*** TEXT BLOCK Section Begins ***
Problem

A $90 \, \mathrm{mm}$ length of wire moves with an upward velocity of $35 \, \mathrm{ms}^{-1}$ between the poles of a magnet. The magnetic field is $80 \, \mathrm{mT}$ directed to the right. The resistance in the wire is $5.00 \, \mathrm{m}\Omega$. Determine the magnitude and direction of the induced current.

Data

• Length of the wire: $L = 90 \, \mathrm{mm} = 0.09 \, \mathrm{m}$
• Magnetic field: $B = 80 \, \mathrm{mT} = 80 \times 10^{-3} \, \mathrm{T}$
• Velocity of the wire: $v = 35 \, \mathrm{ms}^{-1}$
• Resistance of the wire: $R = 5.00 \, \mathrm{m}\Omega = 5.00 \times 10^{-3} \, \Omega$

To find:

1. Induced current ($I$) - magnitude and direction.
*** TEXT BLOCK Section Ends ***
* WHAT TO WORK ON:
Decide whether each statement agrees with the wire problem above: (a) the wire moves downward between the poles, (b) the magnetic field points to the right, (c) the problem asks only for the magnitude of the induced current. Give yes or no for each, with the deciding words quoted from the problem.
*** SUPPLIED INFORMATION Section Begins ***
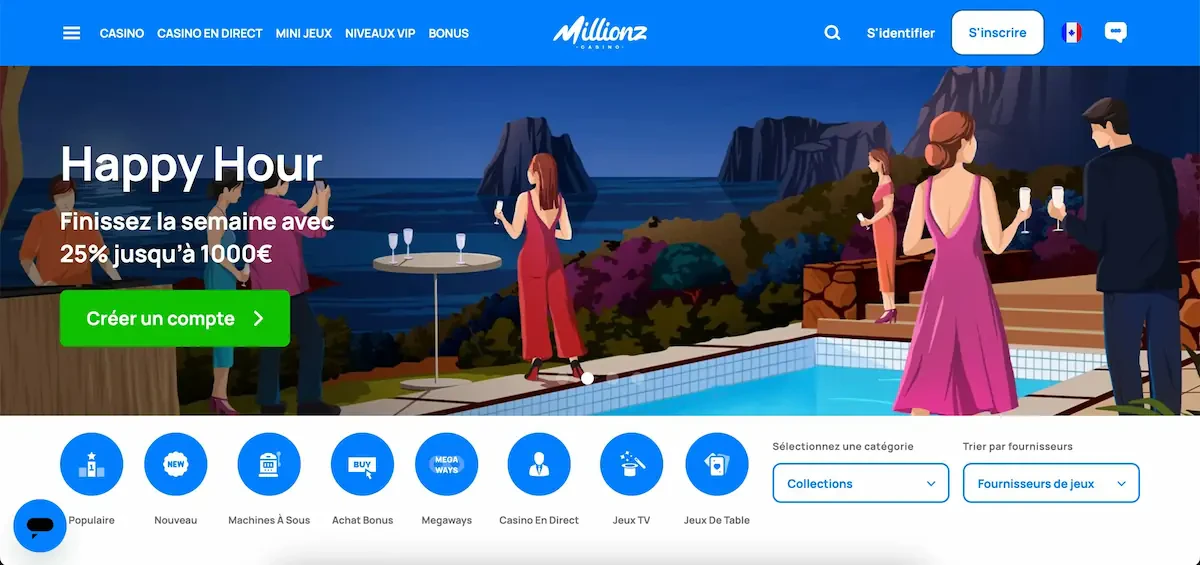 millionz cashlib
*** SUPPLIED INFORMATION Section Ends ***
* ANSWER BOX:
(a) No: "moves with an upward velocity"
(b) Yes: "directed to the right"
(c) No: "Determine the magnitude and direction of the induced current"